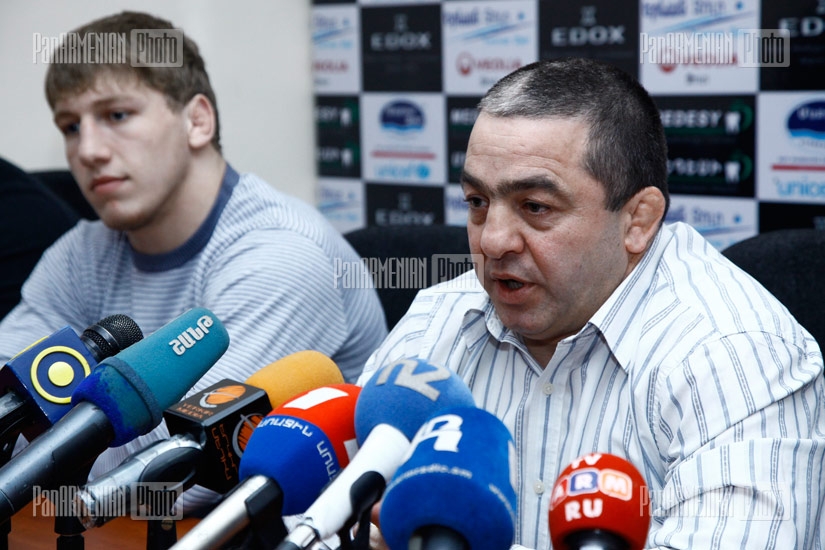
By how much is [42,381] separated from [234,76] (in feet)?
11.8

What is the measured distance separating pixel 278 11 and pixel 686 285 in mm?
3646

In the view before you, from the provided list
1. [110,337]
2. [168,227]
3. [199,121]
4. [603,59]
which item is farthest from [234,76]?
[110,337]

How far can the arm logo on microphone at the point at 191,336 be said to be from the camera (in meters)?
1.07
***
Brief: Copy the text of all the records above word for word, omitting the pictures from your answer.

Right answer:
By how much is [42,381] separated from [234,76] (in feet)?
11.8

What is the measured distance separating pixel 278 11 and pixel 686 285 in mm?
3646

In the view before you, from the provided list
1. [110,337]
2. [168,227]
3. [199,121]
4. [603,59]
which item is farthest from [234,76]?
[110,337]

How far can the arm logo on microphone at the point at 191,336 be said to be from the camera (in meters)?
1.07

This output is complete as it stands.